Far from national and international mass tourism, the Basilicata region is a unique-in-its-genre crossways between nature, history and culture, definitely worth discovering a little at a time.
For visitors who enjoy holidays in contact with nature, Maratea is near the Pollino National Park, the largest natural park in Italy, capable of offering fabulous landscapes and a fauna full of species that are now extinct in other parts of Italy, such as the golden eagle, the peregrine falcon and the griffon vulture.
Besides the Appennino Lucano Val d'Agri Lagonegrese National Park, the youngest Italian national park, the Basilicata region also offers another important naturalistic location: the Murgia Materana Archaeological Park, which includes the well-known Stones of Matera, declared a World Heritage Site by Unesco, along with the Park of the Rupestrian Churches of Matera.
Probably the best-known city in Basilicata, also thanks to its nomination as European Capital of Culture for 2019, Matera is known as the City of Stones, due to the particular nature of its historical centre.

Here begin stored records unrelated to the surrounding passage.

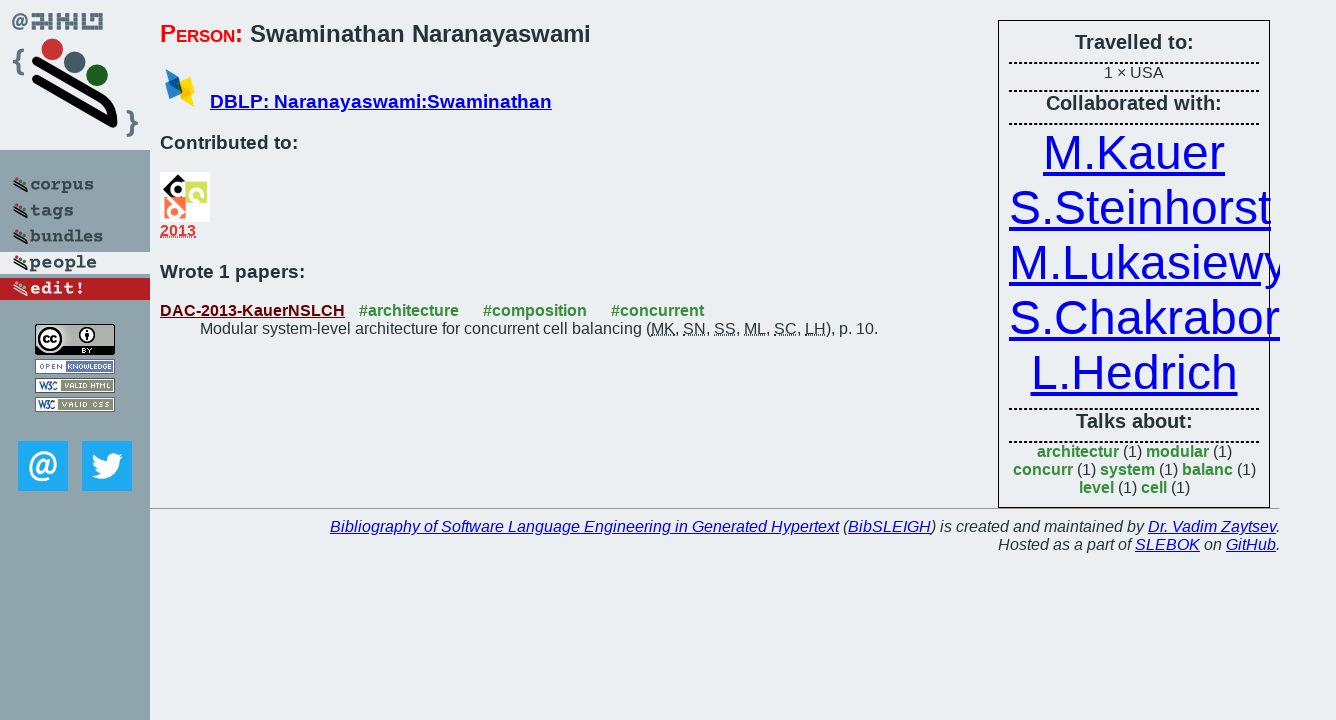

--- FILE ---
content_type: text/html; charset=utf-8
request_url: https://bibtex.github.io/person/Swaminathan_Naranayaswami.html
body_size: 1501
content:
<!DOCTYPE html>
<html>
<head>
	<meta http-equiv="Content-Type" content="text/html; charset=UTF-8"/>
	<meta name="keywords" content="software linguistics, software language engineering, book of knowledge, glossary, academic publications, scientific research, open knowledge, open science"/>
	<title>BibSLEIGH — Swaminathan_Naranayaswami</title>
	<link href="../stuff/bib.css" rel="stylesheet" type="text/css"/>
	<link href='http://fonts.googleapis.com/css?family=Exo+2:400,700,400italic,700italic' rel='stylesheet' type='text/css'>
	<script src="../stuff/jquery.min.js" type="text/javascript"></script>
</head>
<body>
<div class="left">
	<a href="../index.html"><img src="../stuff/bibsleigh.png" alt="BibSLEIGH" title="BibSLEIGH" class="pad"/></a>

	<div class="pad">
		<a href="../index.html"><img src="../stuff/p-corpus.png" alt="BibSLEIGH corpus" title="All papers in the corpus"/></a><br/>
		<a href="../tag/index.html"><img src="../stuff/p-tags.png" alt="BibSLEIGH tags" title="All known tags"/></a><br/>
		<a href="../bundle/index.html"><img src="../stuff/p-bundles.png" alt="BibSLEIGH bundles" title="All selected bundles"/></a><br/>
		<a href="../person/index.html"><img src="../stuff/a-people.png" alt="BibSLEIGH people" title="All contributors"/></a><br/>
<a href="https://github.com/slebok/bibsleigh/edit/master/people/Swaminathan_Naranayaswami.json"><img src="../stuff/edit.png" alt="EDIT!" title="EDIT!"/></a>
	</div>
	<a href="http://creativecommons.org/licenses/by/4.0/" title="CC-BY"><img src="../stuff/cc-by.png" alt="CC-BY"/></a><br/>
	<a href="http://opendatacommons.org/licenses/by/summary/" title="Open Knowledge"><img src="../stuff/open-knowledge.png" alt="Open Knowledge" /></a><br/>
	<a href="http://validator.w3.org/check/referer" title="XHTML 1.0 W3C Rec"><img src="../stuff/xhtml.png" alt="XHTML 1.0 W3C Rec" /></a><br/>
	<a href="http://jigsaw.w3.org/css-validator/check/referer" title="CSS 2.1 W3C CanRec"><img src="../stuff/css.png" alt="CSS 2.1 W3C CanRec" class="pad" /></a><br/>
	<div class="sm">
		<a href="../mailto:vadim@grammarware.net"><img src="../stuff/email.png" alt="email" title="Complain!" /></a>
		<a href="https://twitter.com/intent/tweet?screen_name=grammarware"><img src="../stuff/twitter.png" alt="twitter" title="Mention!" /></a>
	</div>

</div>
<div class="main"><div class="tbox"><code>Travelled to:</code><hr/>1 × USA<hr/><code>Collaborated with:</code><hr/><span style="font-size:300.0%"><a href="../person/Matthias_Kauer.html">M.Kauer</a></span>
<span style="font-size:300.0%"><a href="../person/Sebastian_Steinhorst.html">S.Steinhorst</a></span>
<span style="font-size:300.0%"><a href="../person/Martin_Lukasiewycz.html">M.Lukasiewycz</a></span>
<span style="font-size:300.0%"><a href="../person/Samarjit_Chakraborty.html">S.Chakraborty</a></span>
<span style="font-size:300.0%"><a href="../person/Lars_Hedrich.html">L.Hedrich</a></span><hr/><code>Talks about:</code><hr/><span class="tag"><a href="../word/architectur.html">architectur</a></span> (1) 
<span class="tag"><a href="../word/modular.html">modular</a></span> (1) 
<span class="tag"><a href="../word/concurr.html">concurr</a></span> (1) 
<span class="tag"><a href="../word/system.html">system</a></span> (1) 
<span class="tag"><a href="../word/balanc.html">balanc</a></span> (1) 
<span class="tag"><a href="../word/level.html">level</a></span> (1) 
<span class="tag"><a href="../word/cell.html">cell</a></span> (1)</div>
<h2><span class="ttl"> Person:</span> Swaminathan Naranayaswami</h2>
<h3><img src="../stuff/ico-dblp.png" alt="DBLP"/> <a href="http://dblp.uni-trier.de/pers/hd/n/Naranayaswami:Swaminathan">DBLP: Naranayaswami:Swaminathan</a></h3><h3>Contributed to:</h3><div class="minibar"><div><a href="../DAC-2013.html" title="DAC 2013"><img src="../stuff/dac.png" class="abc" alt="DAC 2013"/></a><abbr title="2013">2013</abbr></div><br style="clear:left"/></div><h3>Wrote 1 papers:</h3><dl class="toc"><dt><a href="../DAC-2013-KauerNSLCH.html">DAC-2013-KauerNSLCH</a> <span class="tag"><a href="../tag/architecture.html" title="architecture">#architecture</a></span> <span class="tag"><a href="../tag/composition.html" title="composition">#composition</a></span> <span class="tag"><a href="../tag/concurrent.html" title="concurrent">#concurrent</a></span></dt><dd>Modular system-level architecture for concurrent cell balancing (<abbr title="Matthias Kauer">MK</abbr>, <abbr title="Swaminathan Naranayaswami">SN</abbr>, <abbr title="Sebastian Steinhorst">SS</abbr>, <abbr title="Martin Lukasiewycz">ML</abbr>, <abbr title="Samarjit Chakraborty">SC</abbr>, <abbr title="Lars Hedrich">LH</abbr>), p. 10.</dd> <div class="pagevis" style="width:0px"></div></dl>
</div>
<hr style="clear:both"/>
<div class="last">
	<em>
		<a href="http://bibtex.github.io">Bibliography of Software Language Engineering in Generated Hypertext</a>
		(<a href="http://github.com/slebok/bibsleigh">BibSLEIGH</a>) is
		created and maintained by <a href="http://grammarware.github.io/">Dr. Vadim Zaytsev</a>.<br/>
		Hosted as a part of <a href="http://slebok.github.io/">SLEBOK</a> on <a href="http://www.github.com/">GitHub</a>.
	</em>
</div>
</body>
</html>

This extremely ancient urban settlement, which coincides with the fulcrum of the Civita, the ancient city, is located in two small valleys separated by a rocky spur, and this hidden position helped the city survive centuries of history, making it almost invisible to its enemies.
Fascinating during the day and evocative at night-time, this city is bound to enchant you!
These small towns are but three of the many delightful pearls hidden in the Basilicata region.
With their respective Greek, Roman and Neolithic origins, these locations conserve important traces of human history in their numerous archaeological sites and museums, such as the National Archaeological Museum of Metaponto, in the homonymous town.
Overlooking two different seas, the coast of Basilicata is harsh ad jagged yet offers secret coves and beaches fully worth a boat trip, as well as many caves which can be visited according to the tide.
A short boat trip will also take you to the tiny islands of Punta della Matrella and Santo Janni: the latter, due to its high exposure to sun beams, is a harsh location whose rocks welcome the so-called Dragon of Santo Janni, a bizarre brown-blue lizard protected by specific laws.